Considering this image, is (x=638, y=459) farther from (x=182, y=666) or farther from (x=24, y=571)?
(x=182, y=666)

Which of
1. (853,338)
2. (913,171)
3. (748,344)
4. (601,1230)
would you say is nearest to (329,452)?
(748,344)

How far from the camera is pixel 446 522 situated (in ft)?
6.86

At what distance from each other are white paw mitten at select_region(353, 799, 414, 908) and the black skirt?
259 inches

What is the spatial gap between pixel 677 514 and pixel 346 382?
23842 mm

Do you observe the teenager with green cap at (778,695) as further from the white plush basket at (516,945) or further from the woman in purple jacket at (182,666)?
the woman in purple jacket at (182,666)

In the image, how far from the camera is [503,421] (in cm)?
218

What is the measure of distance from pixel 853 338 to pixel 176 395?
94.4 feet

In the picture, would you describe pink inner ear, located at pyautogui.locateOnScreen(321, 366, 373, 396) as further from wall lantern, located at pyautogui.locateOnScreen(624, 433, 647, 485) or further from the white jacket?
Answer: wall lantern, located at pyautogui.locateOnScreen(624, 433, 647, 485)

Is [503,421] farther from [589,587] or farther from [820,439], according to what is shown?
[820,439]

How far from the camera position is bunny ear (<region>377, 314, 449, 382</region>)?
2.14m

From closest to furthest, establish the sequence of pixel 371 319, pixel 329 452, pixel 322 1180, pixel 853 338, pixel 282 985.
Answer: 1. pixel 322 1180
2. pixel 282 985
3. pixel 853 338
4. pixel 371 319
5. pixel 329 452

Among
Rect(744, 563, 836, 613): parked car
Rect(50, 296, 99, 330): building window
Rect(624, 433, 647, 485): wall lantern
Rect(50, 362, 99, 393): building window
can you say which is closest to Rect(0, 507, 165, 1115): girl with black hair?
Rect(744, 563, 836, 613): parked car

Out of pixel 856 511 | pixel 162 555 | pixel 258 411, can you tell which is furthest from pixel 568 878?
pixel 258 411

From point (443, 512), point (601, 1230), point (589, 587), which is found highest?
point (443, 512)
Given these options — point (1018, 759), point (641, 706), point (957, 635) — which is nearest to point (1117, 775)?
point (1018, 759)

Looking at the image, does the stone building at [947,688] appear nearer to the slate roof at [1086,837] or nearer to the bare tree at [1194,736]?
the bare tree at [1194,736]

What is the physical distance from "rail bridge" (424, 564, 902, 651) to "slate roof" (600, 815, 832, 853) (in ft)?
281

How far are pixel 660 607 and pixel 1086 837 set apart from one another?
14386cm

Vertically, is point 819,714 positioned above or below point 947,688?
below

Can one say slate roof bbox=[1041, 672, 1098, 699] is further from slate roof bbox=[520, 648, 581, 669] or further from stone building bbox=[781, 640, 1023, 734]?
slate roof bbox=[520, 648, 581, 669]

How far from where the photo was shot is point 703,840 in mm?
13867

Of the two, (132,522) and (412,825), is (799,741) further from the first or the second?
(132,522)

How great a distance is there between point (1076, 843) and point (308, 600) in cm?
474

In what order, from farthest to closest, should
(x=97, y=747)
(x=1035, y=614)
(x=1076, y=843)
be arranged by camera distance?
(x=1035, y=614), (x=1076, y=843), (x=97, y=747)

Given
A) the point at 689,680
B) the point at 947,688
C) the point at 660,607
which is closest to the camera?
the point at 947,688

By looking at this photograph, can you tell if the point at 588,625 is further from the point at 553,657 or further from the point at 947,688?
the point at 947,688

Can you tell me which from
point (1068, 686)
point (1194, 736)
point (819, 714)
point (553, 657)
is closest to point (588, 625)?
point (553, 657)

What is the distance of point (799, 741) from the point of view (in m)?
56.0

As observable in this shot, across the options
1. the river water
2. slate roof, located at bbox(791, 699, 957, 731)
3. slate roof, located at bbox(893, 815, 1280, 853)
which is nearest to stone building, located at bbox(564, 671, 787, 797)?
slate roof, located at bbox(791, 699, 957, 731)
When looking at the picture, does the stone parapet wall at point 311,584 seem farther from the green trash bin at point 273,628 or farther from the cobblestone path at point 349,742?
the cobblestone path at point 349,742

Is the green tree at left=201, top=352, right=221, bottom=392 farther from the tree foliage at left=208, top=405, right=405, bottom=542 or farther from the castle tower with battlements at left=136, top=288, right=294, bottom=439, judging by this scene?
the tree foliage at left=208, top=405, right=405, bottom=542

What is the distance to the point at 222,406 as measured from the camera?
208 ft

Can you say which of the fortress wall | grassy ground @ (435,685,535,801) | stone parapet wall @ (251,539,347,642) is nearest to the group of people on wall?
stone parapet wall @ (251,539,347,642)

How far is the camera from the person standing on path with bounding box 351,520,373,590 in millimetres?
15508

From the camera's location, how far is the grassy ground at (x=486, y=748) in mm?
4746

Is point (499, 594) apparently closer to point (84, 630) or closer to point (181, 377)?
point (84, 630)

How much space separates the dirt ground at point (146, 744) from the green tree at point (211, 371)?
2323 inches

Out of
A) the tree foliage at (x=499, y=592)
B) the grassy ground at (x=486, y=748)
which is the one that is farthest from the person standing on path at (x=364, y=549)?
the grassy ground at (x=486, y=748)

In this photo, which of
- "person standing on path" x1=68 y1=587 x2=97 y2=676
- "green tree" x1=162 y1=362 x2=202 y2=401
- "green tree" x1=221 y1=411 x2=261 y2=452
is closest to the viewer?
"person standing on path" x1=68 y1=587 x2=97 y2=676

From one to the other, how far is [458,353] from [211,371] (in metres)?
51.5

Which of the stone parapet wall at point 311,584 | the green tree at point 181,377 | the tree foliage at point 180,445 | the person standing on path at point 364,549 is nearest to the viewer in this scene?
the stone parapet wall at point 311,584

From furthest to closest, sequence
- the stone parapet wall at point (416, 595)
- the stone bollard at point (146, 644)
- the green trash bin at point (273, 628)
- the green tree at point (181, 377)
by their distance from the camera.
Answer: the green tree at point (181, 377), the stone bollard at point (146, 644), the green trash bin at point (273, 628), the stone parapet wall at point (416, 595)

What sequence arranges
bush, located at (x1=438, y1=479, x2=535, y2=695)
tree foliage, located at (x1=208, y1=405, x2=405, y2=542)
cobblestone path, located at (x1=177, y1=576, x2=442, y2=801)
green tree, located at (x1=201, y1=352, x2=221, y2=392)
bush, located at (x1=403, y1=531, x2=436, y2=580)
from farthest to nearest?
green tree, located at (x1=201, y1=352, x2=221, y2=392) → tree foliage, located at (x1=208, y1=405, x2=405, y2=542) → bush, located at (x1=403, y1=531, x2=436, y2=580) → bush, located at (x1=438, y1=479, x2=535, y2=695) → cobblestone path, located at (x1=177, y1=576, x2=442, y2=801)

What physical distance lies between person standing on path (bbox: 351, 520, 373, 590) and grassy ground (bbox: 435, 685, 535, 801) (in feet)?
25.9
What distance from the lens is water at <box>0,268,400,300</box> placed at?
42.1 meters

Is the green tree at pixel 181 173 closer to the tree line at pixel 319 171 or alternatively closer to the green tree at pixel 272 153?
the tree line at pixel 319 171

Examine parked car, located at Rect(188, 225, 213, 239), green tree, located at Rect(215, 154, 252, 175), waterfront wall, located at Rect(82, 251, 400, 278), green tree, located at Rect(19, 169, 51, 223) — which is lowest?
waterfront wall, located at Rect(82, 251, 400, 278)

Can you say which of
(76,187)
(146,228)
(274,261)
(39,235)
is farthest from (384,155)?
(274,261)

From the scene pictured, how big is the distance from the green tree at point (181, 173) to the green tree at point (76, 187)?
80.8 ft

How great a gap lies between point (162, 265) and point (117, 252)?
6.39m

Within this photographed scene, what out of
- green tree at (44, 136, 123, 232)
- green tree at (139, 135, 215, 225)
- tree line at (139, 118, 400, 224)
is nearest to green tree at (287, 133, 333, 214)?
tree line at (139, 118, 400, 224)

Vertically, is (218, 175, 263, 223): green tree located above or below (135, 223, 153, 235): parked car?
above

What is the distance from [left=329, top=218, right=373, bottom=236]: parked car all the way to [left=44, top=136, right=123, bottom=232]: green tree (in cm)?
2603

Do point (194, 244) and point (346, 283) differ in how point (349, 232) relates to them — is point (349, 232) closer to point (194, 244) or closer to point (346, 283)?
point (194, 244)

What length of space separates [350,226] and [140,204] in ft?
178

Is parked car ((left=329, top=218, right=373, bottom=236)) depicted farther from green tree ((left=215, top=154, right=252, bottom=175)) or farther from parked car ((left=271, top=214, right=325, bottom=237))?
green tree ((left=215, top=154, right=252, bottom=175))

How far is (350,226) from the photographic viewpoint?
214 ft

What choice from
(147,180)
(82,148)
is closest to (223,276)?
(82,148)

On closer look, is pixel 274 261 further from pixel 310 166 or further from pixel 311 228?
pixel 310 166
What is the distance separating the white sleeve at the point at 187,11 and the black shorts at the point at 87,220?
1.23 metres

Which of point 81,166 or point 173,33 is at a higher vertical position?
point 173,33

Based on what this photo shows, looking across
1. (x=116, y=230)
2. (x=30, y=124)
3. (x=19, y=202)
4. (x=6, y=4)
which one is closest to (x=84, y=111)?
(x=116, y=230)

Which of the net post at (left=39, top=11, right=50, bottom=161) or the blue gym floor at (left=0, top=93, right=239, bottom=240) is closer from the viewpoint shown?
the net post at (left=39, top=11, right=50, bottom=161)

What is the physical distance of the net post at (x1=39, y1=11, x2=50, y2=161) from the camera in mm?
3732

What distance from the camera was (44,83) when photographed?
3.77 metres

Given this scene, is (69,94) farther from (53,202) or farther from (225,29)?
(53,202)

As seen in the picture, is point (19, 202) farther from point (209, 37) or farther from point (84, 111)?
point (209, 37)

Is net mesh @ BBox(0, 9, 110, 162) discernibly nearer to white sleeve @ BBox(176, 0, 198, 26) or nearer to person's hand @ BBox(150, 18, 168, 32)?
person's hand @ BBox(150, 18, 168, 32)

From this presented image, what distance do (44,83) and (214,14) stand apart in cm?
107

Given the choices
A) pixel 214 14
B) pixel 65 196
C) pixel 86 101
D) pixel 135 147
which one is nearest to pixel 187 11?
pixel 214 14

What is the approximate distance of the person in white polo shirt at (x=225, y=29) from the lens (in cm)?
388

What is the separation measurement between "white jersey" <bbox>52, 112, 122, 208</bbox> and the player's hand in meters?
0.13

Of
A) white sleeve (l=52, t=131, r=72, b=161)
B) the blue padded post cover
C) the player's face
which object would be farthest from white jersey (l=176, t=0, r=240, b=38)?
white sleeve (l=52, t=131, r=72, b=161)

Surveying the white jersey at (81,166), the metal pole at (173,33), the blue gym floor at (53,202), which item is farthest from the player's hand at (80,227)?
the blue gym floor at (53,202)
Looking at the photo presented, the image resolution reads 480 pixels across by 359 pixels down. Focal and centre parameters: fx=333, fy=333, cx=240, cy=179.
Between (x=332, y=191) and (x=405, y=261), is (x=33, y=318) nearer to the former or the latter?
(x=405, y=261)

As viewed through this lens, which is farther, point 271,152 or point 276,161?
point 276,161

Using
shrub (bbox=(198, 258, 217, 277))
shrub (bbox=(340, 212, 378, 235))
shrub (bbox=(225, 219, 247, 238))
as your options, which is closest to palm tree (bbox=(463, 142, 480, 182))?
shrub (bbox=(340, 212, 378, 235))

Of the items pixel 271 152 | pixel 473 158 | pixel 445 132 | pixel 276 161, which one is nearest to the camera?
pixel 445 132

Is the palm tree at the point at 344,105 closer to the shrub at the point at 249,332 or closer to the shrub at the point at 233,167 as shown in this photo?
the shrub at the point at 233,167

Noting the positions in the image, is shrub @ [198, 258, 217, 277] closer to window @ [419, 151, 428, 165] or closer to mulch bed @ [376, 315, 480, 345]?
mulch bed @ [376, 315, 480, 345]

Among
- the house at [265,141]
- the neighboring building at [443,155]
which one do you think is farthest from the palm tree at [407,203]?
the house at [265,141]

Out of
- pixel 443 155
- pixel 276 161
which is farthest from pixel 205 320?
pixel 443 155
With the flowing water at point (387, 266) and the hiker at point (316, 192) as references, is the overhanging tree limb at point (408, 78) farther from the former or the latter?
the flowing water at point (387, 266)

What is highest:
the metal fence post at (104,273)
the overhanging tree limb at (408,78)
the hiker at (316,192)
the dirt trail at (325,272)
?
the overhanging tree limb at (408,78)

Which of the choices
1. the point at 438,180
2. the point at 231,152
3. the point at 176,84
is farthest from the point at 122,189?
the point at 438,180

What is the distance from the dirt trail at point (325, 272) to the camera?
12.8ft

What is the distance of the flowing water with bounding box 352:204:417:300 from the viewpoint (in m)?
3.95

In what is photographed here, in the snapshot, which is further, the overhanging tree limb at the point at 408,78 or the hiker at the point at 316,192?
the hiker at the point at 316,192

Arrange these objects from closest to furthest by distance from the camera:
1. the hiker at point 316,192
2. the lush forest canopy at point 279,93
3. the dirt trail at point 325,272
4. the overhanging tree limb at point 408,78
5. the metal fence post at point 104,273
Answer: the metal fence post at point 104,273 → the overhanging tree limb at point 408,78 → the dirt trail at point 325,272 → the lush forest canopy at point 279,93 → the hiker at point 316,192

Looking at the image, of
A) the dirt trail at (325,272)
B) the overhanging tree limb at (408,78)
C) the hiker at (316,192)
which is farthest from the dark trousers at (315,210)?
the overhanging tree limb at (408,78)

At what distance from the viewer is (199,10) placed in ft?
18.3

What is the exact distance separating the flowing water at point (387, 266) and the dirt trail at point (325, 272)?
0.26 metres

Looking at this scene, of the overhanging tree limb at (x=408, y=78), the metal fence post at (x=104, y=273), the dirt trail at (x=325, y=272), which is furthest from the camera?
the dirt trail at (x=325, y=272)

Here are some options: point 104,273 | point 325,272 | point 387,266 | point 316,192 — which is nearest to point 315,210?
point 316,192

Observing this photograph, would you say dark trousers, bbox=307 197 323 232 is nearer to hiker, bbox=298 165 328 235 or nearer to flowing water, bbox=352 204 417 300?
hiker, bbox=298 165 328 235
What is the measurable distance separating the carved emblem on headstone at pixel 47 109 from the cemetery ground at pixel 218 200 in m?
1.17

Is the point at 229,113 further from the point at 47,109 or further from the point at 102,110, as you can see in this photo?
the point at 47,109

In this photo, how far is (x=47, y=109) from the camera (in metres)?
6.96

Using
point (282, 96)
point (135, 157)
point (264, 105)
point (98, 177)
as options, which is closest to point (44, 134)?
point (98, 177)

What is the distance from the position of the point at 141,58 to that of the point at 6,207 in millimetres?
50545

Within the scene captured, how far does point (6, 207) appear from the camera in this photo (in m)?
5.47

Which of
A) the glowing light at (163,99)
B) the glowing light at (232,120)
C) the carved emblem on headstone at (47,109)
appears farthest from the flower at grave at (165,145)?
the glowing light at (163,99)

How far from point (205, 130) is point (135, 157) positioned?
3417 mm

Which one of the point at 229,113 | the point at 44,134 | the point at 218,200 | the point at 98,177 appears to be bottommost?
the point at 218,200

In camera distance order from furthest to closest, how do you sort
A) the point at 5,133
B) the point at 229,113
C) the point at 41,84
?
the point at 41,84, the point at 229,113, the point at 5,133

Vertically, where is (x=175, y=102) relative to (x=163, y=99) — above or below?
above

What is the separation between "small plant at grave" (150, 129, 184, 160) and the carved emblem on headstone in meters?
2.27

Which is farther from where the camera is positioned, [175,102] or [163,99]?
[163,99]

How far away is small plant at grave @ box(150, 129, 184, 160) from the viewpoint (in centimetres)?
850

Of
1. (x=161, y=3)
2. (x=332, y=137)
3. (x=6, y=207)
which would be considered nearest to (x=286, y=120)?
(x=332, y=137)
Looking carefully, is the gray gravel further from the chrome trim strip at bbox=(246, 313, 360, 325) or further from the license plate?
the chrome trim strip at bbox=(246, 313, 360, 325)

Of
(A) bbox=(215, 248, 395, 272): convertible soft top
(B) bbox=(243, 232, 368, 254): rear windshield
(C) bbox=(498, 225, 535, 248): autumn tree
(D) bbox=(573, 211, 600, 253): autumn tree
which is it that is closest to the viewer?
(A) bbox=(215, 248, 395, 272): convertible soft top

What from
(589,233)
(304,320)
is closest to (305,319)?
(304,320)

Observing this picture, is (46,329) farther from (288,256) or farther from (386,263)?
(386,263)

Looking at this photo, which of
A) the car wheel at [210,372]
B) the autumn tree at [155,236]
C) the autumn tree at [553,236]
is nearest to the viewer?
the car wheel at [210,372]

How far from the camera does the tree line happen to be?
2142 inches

* TO DO
Begin with the line that contains "How far away" and end with the last line of the records; set down every line in that span exactly, and nothing else.

* WRITTEN REPLY
How far away is small plant at grave @ box(150, 129, 184, 160) from the viewpoint (in centimetres)?
850

Of
1. (x=161, y=3)
2. (x=332, y=137)
3. (x=6, y=207)
which would be considered nearest to (x=286, y=120)?
(x=332, y=137)
Looking carefully, is the gray gravel further from the chrome trim strip at bbox=(246, 313, 360, 325) or further from the license plate?
the chrome trim strip at bbox=(246, 313, 360, 325)

Of
(A) bbox=(215, 248, 395, 272): convertible soft top
(B) bbox=(243, 232, 368, 254): rear windshield
(C) bbox=(498, 225, 535, 248): autumn tree
(D) bbox=(573, 211, 600, 253): autumn tree
which is it that is closest to the viewer?
(A) bbox=(215, 248, 395, 272): convertible soft top

What from
(589,233)
(304,320)
is closest to (305,319)?
(304,320)

Observing this picture, is (46,329) farther from (288,256) or farther from (386,263)?
(386,263)

Looking at this photo, which of
A) the car wheel at [210,372]
B) the autumn tree at [155,236]
C) the autumn tree at [553,236]
is nearest to the viewer?
the car wheel at [210,372]

How far from the camera does the tree line happen to be?
2142 inches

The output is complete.